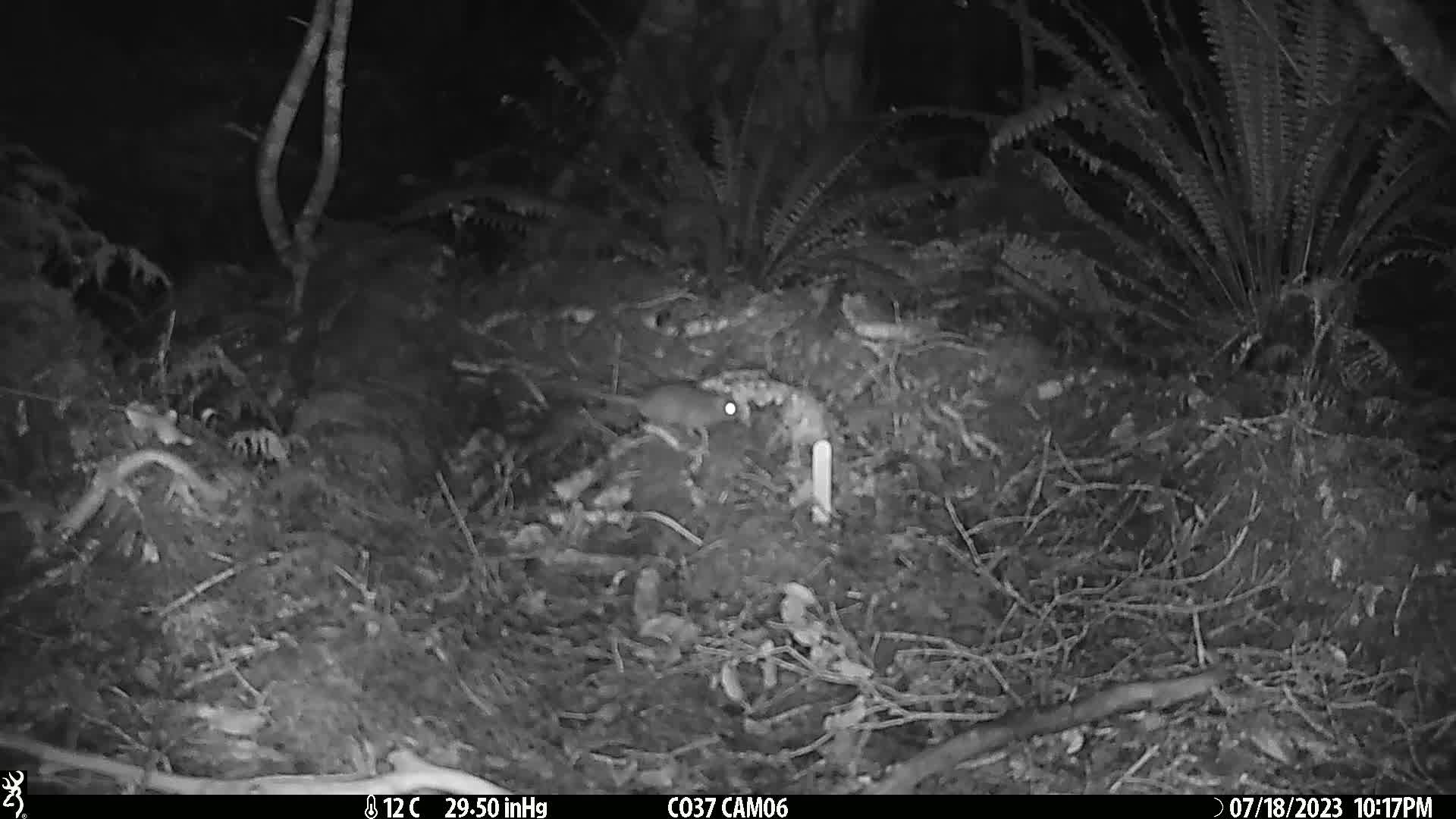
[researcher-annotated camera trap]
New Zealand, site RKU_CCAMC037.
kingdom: Animalia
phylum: Chordata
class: Mammalia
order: Rodentia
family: Muridae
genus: Rattus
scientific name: Rattus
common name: rat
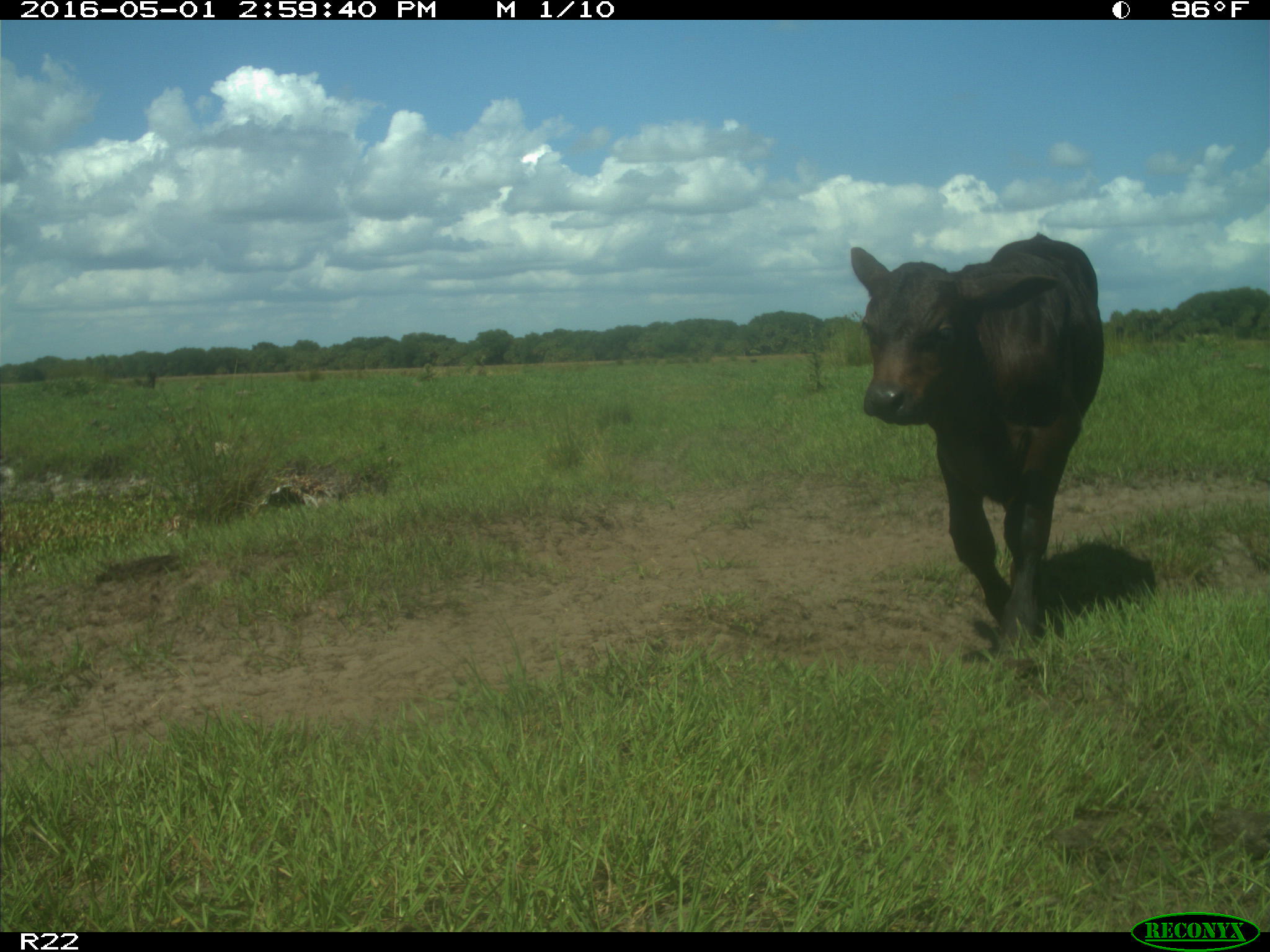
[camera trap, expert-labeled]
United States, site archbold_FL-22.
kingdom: Animalia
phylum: Chordata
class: Mammalia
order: Artiodactyla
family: Bovidae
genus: Bos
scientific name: Bos taurus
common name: domestic cow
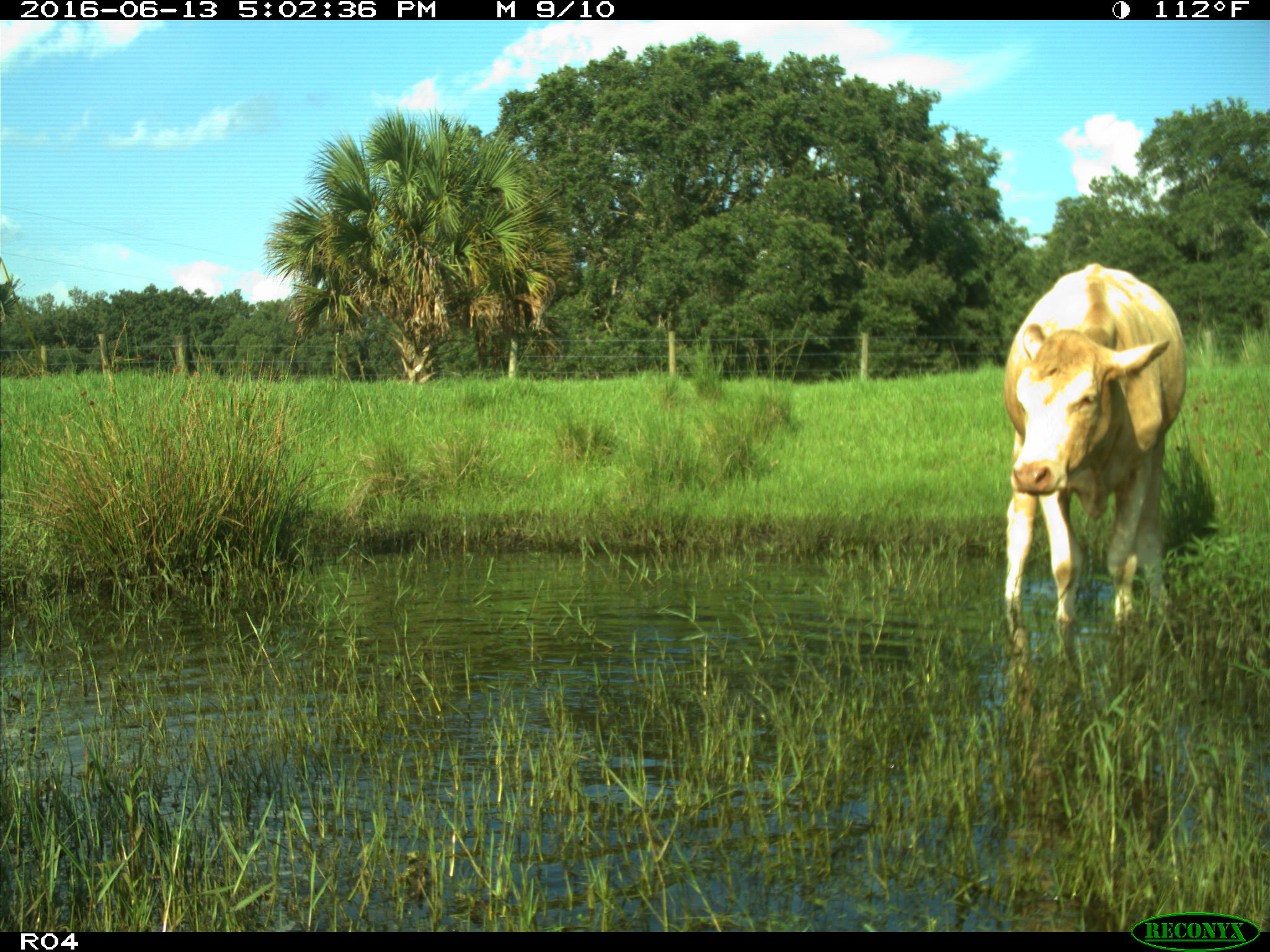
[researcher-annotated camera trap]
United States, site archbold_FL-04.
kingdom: Animalia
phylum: Chordata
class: Mammalia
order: Artiodactyla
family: Bovidae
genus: Bos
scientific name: Bos taurus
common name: domestic cow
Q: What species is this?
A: Bos taurus (domestic cow).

::::::::

= PROBLEM DETAILS =
Images are to be left out; everything else in the material must be written out exactly.

= OUTPUT FOR THIS EXERCISE =
[researcher-annotated camera trap]
New Zealand, site RKU_CCAMC037.
kingdom: Animalia
phylum: Chordata
class: Mammalia
order: Rodentia
family: Muridae
genus: Rattus
scientific name: Rattus
common name: rat
[camera trap, expert-labeled]
United States, site archbold_FL-22.
kingdom: Animalia
phylum: Chordata
class: Mammalia
order: Artiodactyla
family: Bovidae
genus: Bos
scientific name: Bos taurus
common name: domestic cow
[researcher-annotated camera trap]
United States, site archbold_FL-04.
kingdom: Animalia
phylum: Chordata
class: Mammalia
order: Artiodactyla
family: Bovidae
genus: Bos
scientific name: Bos taurus
common name: domestic cow
Q: What species is this?
A: Bos taurus (domestic cow).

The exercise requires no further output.